If a retailer wants analytics in production. The retailer adds a CMP (consent management platform) that satisfies PECR rule 6: cookies are blocked by default, set only on opt-in, with a clear refuse-all option. The implementation/for-retailers section provides guidance on CMPs that integrate cleanly (Cookiebot, OneTrust, the open-source Klaro). Adding a CMP is the retailer’s decision, not the platform’s default.
PECR considerations on magic-link delivery
Section titled “PECR considerations on magic-link delivery”PECR governs electronic marketing and certain transactional messaging. A magic-link receipt is transactional, not marketing, and falls outside the marketing-consent rules in PECR regulations 22 and 23. The customer is in an active commercial relationship with the retailer (they are at the retailer’s premises or have made an enquiry), and the magic link is a direct response to that interaction.
The retailer should still respect the customer’s stated channel preference. If the customer at point of sale has indicated they prefer email over SMS or vice versa, the rep’s tablet allows the rep to omit the unselected channel and the magic link is sent only via the requested route.

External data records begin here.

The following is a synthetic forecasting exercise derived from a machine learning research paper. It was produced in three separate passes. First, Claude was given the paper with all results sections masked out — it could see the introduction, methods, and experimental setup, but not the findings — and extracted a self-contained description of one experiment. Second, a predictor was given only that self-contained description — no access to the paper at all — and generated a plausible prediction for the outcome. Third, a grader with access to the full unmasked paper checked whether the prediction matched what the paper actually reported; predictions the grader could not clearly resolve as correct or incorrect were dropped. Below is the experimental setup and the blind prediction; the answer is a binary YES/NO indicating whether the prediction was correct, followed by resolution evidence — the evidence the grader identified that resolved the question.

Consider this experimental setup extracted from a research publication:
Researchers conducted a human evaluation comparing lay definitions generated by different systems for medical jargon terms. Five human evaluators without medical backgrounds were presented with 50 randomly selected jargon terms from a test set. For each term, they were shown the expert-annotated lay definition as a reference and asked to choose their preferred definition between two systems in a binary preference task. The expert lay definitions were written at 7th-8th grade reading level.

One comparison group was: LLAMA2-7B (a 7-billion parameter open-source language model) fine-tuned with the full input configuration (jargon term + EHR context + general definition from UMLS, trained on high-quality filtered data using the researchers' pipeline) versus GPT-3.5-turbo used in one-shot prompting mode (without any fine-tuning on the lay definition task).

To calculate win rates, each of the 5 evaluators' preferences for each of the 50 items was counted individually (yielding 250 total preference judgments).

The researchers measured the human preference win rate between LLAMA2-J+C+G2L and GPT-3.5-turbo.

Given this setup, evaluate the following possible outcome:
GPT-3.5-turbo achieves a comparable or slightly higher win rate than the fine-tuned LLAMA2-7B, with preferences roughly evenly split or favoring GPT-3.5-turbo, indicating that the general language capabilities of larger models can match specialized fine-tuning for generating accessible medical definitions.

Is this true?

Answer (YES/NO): NO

Marketing follow-up to a confirmed customer (“we noticed you looked at our finance options, here’s a follow-up offer”) is a separate processing activity with its own PECR compliance work. Presenter does not perform this follow-up. A retailer that wants to do so handles it in its own CRM, with its own lawful basis (typically PECR’s soft opt-in or fresh consent), and Presenter does not feed that flow.
Cookie inventory summary
Section titled “Cookie inventory summary”| Surface | Cookies | localStorage | Strictly necessary | Consent required |
|---|---|---|---|---|
| Marketing landing | None in v1 | None in v1 | n/a | n/a (no storage) |
| Rep tablet | None | Rep name, demo state | Yes | No (PECR exemption) |
| Customer phone | None | None | n/a | n/a (no storage) |
| Admin portal (production) | SSO session, app session | None | Yes | No (PECR exemption) |
| Admin portal (demo) | Demo-state functional cookie | Demo state | Yes | No (PECR exemption) |
The inventory reflects the v1 deployment. Any future addition (analytics, marketing, third-party widgets) requires a privacy review and, where applicable, a CMP. The default posture is to ship with the inventory above.